Hoy, la sociedad española está de acuerdo: el 82% de la población considera que la emergencia climática es un asunto que constituye una grave emergencia real y que requiere medidas urgentes para evitar sus consecuencias (Metroscopia, 2023). Pero éstas son ya visibles, y navegamos entre la impotencia, el retardismo, o la ecoansiedad desde hace años. Los seres humanos hemos creído poder vivir por encima, incluso por fuera, del mundo natural al que pertenecemos, y nadamos entre preguntas que, si bien resultan simples en su raíz, buscan atajar una complejidad sistémica: ¿cómo hemos llegado a esto? Si la idea de progreso en Europa históricamente se hubiera relacionado con la proliferación de suelos fértiles, con diálogos urbano-rurales sostenibles, o con los cuidados interpersonales, por ejemplo, ¿cómo sería hoy nuestra cotidianeidad?, ¿y nuestros sistemas alimentarios? ¿Estaría el éxito social asociado al grado de conexión con la naturaleza, a vivir bajo diseños regenerativos -como los de la economía donut, o a contar con redes de apoyo mutuo? Conocemos bien los impactos de nuestros modos de vida, ¿qué necesitamos para reintegrar nuestro metabolismo humano, nuestra economía, en el funcionamiento de los ecosistemas de manera justa y armónica?

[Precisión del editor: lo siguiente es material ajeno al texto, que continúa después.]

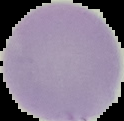

Summary:
  - Image size: 124×121 pixels
  - Image type: cell region segmented out of the field of view; surrounding area masked to black
  - Preparation: thin blood smear
  - Malaria status: uninfected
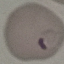

Malaria status: parasitized. Giemsa-stained preparation. Cell patch, automatically extracted from a larger field of view and resized to 64 × 64 pixels. Photographed with a smartphone camera at the microscope eyepiece. Thin blood smear.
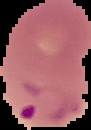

Transitar una transición ecosocial justa ahora requiere volver a aterrizar- es decir, “posarse, tras una maniobra de descenso, sobre tierra firme”- y recomponer así nuestra relación con la naturaleza. Impulsando culturas del entramado, en las que los seres humanos recordamos que somos ecodependientes (dependemos de la tierra y la biodiversidad) e interdependientes (dependemos de los demás), y replanteamos nuestro lugar en la trama de la vida. Pienso en culturas, porque habrá que confiar en nuevos paradigmas, creencias, comportamientos compartidos orientados al Buen Vivir (como expresan en América Latina), basados en la esperanza activa y la biofilia (ese sentimiento de conexión con otros seres vivos). Y en plural, porque serán diversas las estrategias de descenso. Siendo necesarias tanto medidas de apoyo hacia aquellas que ya están en marcha, como voluntad política para ubicar la “sostenibilidad de la vida” como prioridad. Porque el siglo XXI, dice Jorge Riechmann, es el de la Gran Prueba.
Miro a mi alrededor. Aquel hombre y su café ya no están. Termino el mío de un sorbo y me hago una última pregunta, ¿será posible este cambio de rumbo? No lo sé. Pero no dudo que valdrá la pena (o la alegría) haberlo intentado.